Saturday, October 1, 2016

Psycho (1960)

What else can be said about Psycho? It's another masterpiece from Alfred Hitchcock, arguably his best work, and its influence is still felt today, inspiring the modern slasher sub-genre and changing the face of modern horror. It's filled with unexpected twists and turns and contains one of the most iconic performances in cinematic history, Anthony Perkins as the deranged Norman Bates.

I think by now we all know the big surprises of Psycho. If you don't, stop what you're doing immediately and watch the movie. I can wait.


Back? Good. Based on a book by Robert Bloch, Pyscho begins like a typical crime thriller.

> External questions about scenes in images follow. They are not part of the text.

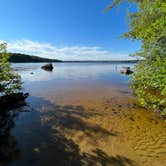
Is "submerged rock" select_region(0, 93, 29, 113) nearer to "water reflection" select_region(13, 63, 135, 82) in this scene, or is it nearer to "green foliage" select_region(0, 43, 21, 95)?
"green foliage" select_region(0, 43, 21, 95)

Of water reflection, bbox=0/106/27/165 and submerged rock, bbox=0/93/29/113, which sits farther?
submerged rock, bbox=0/93/29/113

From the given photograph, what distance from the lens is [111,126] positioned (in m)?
8.40

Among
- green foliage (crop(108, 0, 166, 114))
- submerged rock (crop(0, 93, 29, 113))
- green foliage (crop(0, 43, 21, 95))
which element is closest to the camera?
green foliage (crop(108, 0, 166, 114))

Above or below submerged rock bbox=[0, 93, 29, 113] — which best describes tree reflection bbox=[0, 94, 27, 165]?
below

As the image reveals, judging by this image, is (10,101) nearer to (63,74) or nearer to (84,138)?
(84,138)

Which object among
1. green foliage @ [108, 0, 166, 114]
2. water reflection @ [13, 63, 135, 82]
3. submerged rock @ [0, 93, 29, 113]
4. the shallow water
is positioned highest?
green foliage @ [108, 0, 166, 114]

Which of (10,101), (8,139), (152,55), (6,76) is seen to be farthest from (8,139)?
(152,55)

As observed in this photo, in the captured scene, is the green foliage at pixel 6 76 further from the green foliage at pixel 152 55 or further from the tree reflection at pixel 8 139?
the green foliage at pixel 152 55

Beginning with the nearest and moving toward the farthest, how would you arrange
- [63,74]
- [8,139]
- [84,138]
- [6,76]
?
[8,139] < [84,138] < [6,76] < [63,74]

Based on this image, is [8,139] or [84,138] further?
[84,138]

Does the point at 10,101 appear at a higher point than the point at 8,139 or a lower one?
higher

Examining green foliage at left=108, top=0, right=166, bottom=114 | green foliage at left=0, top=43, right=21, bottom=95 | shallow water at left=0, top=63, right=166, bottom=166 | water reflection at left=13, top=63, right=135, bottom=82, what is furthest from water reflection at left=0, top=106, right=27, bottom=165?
water reflection at left=13, top=63, right=135, bottom=82

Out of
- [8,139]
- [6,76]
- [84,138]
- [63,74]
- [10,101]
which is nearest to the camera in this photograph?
[8,139]

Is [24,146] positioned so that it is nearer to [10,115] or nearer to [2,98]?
[10,115]
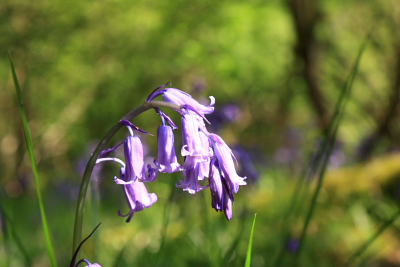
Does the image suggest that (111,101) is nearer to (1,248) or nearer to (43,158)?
(43,158)

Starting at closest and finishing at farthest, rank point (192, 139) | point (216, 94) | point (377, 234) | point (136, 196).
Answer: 1. point (192, 139)
2. point (136, 196)
3. point (377, 234)
4. point (216, 94)

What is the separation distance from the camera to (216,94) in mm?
10055

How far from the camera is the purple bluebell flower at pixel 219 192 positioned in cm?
111

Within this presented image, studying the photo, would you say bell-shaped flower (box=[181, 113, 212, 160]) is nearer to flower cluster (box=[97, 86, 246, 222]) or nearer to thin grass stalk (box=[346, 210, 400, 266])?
flower cluster (box=[97, 86, 246, 222])

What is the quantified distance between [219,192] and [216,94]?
9.03 m

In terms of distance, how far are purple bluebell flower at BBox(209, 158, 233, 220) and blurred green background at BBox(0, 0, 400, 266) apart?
2.14 m

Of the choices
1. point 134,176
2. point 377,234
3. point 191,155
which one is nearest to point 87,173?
point 134,176

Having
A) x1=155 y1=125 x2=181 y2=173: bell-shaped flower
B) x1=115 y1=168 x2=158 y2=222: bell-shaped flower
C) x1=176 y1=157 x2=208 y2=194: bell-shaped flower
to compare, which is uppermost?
x1=155 y1=125 x2=181 y2=173: bell-shaped flower

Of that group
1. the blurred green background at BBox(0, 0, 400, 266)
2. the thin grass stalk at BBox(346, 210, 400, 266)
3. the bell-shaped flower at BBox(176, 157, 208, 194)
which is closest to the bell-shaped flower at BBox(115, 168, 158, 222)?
the bell-shaped flower at BBox(176, 157, 208, 194)

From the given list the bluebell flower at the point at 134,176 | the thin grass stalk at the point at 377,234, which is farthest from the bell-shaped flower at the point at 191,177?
the thin grass stalk at the point at 377,234

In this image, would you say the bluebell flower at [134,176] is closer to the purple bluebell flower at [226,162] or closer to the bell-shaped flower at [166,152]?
the bell-shaped flower at [166,152]

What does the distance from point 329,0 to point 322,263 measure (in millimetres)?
7187

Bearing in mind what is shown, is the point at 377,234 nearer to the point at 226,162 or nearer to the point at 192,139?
the point at 226,162

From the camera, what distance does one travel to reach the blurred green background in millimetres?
4402
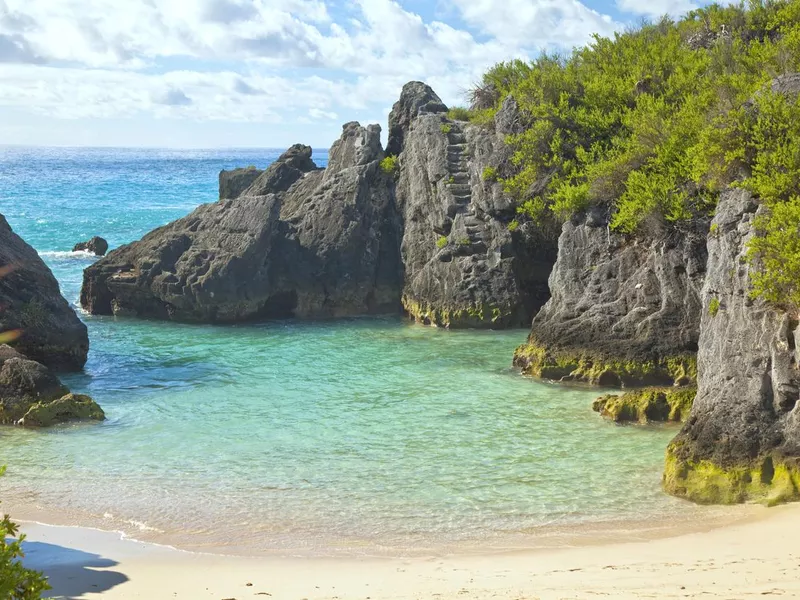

Marion Crane (Janet Leigh) steals money from her company to help her lover Sam Loomis (John Gavin) settle his debts so they can get married. With $40,000, she hits the road.

Marion is the worst fugitive ever. She lies to her boss, gets caught in the lie, acts suspiciously around the police, and does all she can to draw attention to herself. It's easy to imagine the story following this track, watching this young woman getting more and more in over her head as she compounds one mistake after another. That would have been the traditional story, but with one scene, the entire movie changes, along with the history of cinema. Marion checks into the Bates Motel, run by mother-fixated Norman, but does not check out.

Psycho has been called by many the beginning of the modern horror movie. The setting is mostly a rundown motel in the middle of nowhere, and while the Bates house overlooking it is suitably gothic and threatening, it's not an ancient castle. Its villain is not a supernatural monster like Dracula living in an ornate castle nor is he a greedy, power-hungry master criminal that populated the crime pictures of the previous decades.

Norman Bates resembles nothing if not the boy next door. He's not suave or cultured. He's skittish, awkward, and under the thumb of his domineering mother, even though she's long dead by the time the movie begins. His violent behavior stems not from rational motives - like say the opportunity to steal $40,000 and start a new life away from a failing motel and an overbearing mother - but from psychosexual neurosis. When he becomes attracted to a woman, "Mother" overtakes his mind and eliminates the competition.

Hitchcock loads the film with his usual, nail-biting suspense, but he also crafts what was at the time the most shockingly explicit horror picture to come out of Hollywood. The shower scene has been ripped off and parodied to death, but when it first came out, there was nothing else like it. Marion is naked, completely vulnerable, in the bathroom, a place movies at the time just didn't tread. When "Mrs. Bates" attacks her, it is a ferocious kill, not clean. Marion struggles in pain and fear as she is stabbed repeatedly.

Ironically, the shower scene is not explicit by today's standards. We don't see too much of Marion's body nor do we see the knife penetrate her flesh. Through rapid-fire editing, coupled with Bernard Hermann's iconic music, the effect is felt. As blood flows down the drain, which dissolves into the lifeless pupil of Marion's eye, we know without a doubt she's dead.

Unlike many of the slashers that followed, that over-relied on masked lunatics slicing up oversexed teens, Psycho threads a compelling mystery, and the narrative presses forward with stunning efficiency.  Hitchcock knows how to manipulate the audience, shifting focus from Marion to Norman, to a private detective (Martin Balsam), and to Marion's sister (Vera Miles) and Sam. We know Marion's dead, but they don't, and we know they're stumbling into danger but we also want to see what else they'll discover. The reveal of Norman in a fright wig and dress with his mother's skeleton in the fruit cellar pulls all the story threads together perfectly.

And in perfect Hitchcock tradition, it's darkly funny, too.